Actions à réaliser:
1. Répondez aux questions suivantes d'après le texte sur l'Épiphanie :
(a) À quelle date les orthodoxes fixent-ils l'Épiphanie ?
(b) Comment s'appellent les trois Rois Mages ?
(c) Avec quelle pâtisserie « tire-t-on les Rois » ?
2. Recopiez fidèlement le passage du texte sur l'Épiphanie qui commence par « L'Epiphanie est une » et se termine par « et/ou des gourmands. ».

Texte présenté:
L'Epiphanie est une fête chrétienne fixée au 6 janvier chez les orthodoxes et célébrée le dimanche le plus proche chez les catholiques. La fête des rois mages, célébrée le même jour dans l’Église catholique, anglicane et d’Orient, commémore la première révélation de Jésus aux païens. La tradition veut que ces trois Rois Mages, Gaspard, Melchior et Balthazar soient présents dans toutes les crèches avec l'or, l'encens et la myrrhe pour célébrer la naissance de Jésus... Le même jour, tout un chacun se plait à « tirer les Rois » avec la fameuse galette. Retour sur la symbolique et les origines d'une des plus grandes fêtes des Chrétiens et/ou des gourmands.

Contenu des données:
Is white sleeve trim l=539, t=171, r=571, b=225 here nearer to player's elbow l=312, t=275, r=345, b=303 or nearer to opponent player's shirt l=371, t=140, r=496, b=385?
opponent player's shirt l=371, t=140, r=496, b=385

Les réponses:
1.
(a) Le 6 janvier.
(b) Gaspard, Melchior et Balthazar.
(c) La galette.

2.
L'Epiphanie est une fête chrétienne fixée au 6 janvier chez les orthodoxes et célébrée le dimanche le plus proche chez les catholiques. La fête des rois mages, célébrée le même jour dans l’Église catholique, anglicane et d’Orient, commémore la première révélation de Jésus aux païens. La tradition veut que ces trois Rois Mages, Gaspard, Melchior et Balthazar soient présents dans toutes les crèches avec l'or, l'encens et la myrrhe pour célébrer la naissance de Jésus... Le même jour, tout un chacun se plait à « tirer les Rois » avec la fameuse galette. Retour sur la symbolique et les origines d'une des plus grandes fêtes des Chrétiens et/ou des gourmands.